Within three months I had seen several specialists asking for THT but all had said no because of my past with BPD. When I dropped out of university I moved back home and started talking to a trans-friend who pointed me in the direction of Dr.Goldman. I went into the appointment expecting to be turned down again but to my surprise he said “let’s do it!” It took almost a year before I got my first needle because my mental health had to be monitored. Testosterone contributes to anxiety, rage, acne, and depression so I had to prove that I could cope and be safe on my own. Knowing that my body could start changing, my voice would start dropping, and that I might actually start to feel at least a little “normal” in the body I was given was one of the best feelings I’ve ever had. With this motivation I was able to regulate, cope, and become stable within my mental health and in late April of 2017, I received my first THT shot.

Coming out…

Coming out to my family was difficult. I have to give props to my sister who endured most of my anger and/or depression when she used the wrong pronoun. I was getting mad at her but in reality I was mad at everyone else because they weren’t trying and society still saw me as a female. Within a few months I was having my proper pronouns used at work, with my sister and Monika which were the people I spent the most time with.

Coming out to my parents was harder. Since it had been years of hospitals, doctors, medicine, programs, emergency rooms, etc. they were a little worried that it was my BPD, just like I was. After a few months my Dad saw that this is what I truly wanted and it’s who I truly am. He accepted it and became one of the biggest supporters in my life with my transition. My Dad started to make me feel happy, safe, and like one of the guys. This normalization in my life was necessary to help me feel like I almost hadn’t been through the ringer for years about my gender identity.

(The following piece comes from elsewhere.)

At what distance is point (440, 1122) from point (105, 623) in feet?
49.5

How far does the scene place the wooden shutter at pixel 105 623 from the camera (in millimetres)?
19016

Another loved one was a little different. She didn’t understand it and was both petrified and convinced it was my BPD. She didn’t use or try the proper pronouns for several months. One night I approached her and told her about how using the wrong pronoun hurt me just as much as someone calling me an “it” We had a few lengthy conversations she started avoiding using pronouns for me. Dr.Goldman pointed out to me that it’s hard because loved ones “lose a loved one (female)” and it’s hard for them at that point to see they’ve gained another loved one (male).

What I learned…

• Being trans is not a mental illness but it’s possible to have a mental illness and be transgendered without correlation.

• Self-acceptance, education, and perseverance are necessary to becoming who you are

• It’s OK to be GAY!

• Our sex is our genitals but our gender is how we identify. Sexuality is a spectrum and gender is a socially made construct.

• I can’t judge someone who doesn’t have the education or tools to understand my trans journey. However, there is a difference between trying to understand verses ignoring the situation all together.

My biggest advice… 

Accept yourself first because if you don’t take yourself seriously no one else will either.

Take your time in the journey, things don’t happen overnight.

Instead of shutting out the people who are ignorant about your situation, educate them and provide them with the resources and tools to help them understand.

Happy Belated National Coming Out Day!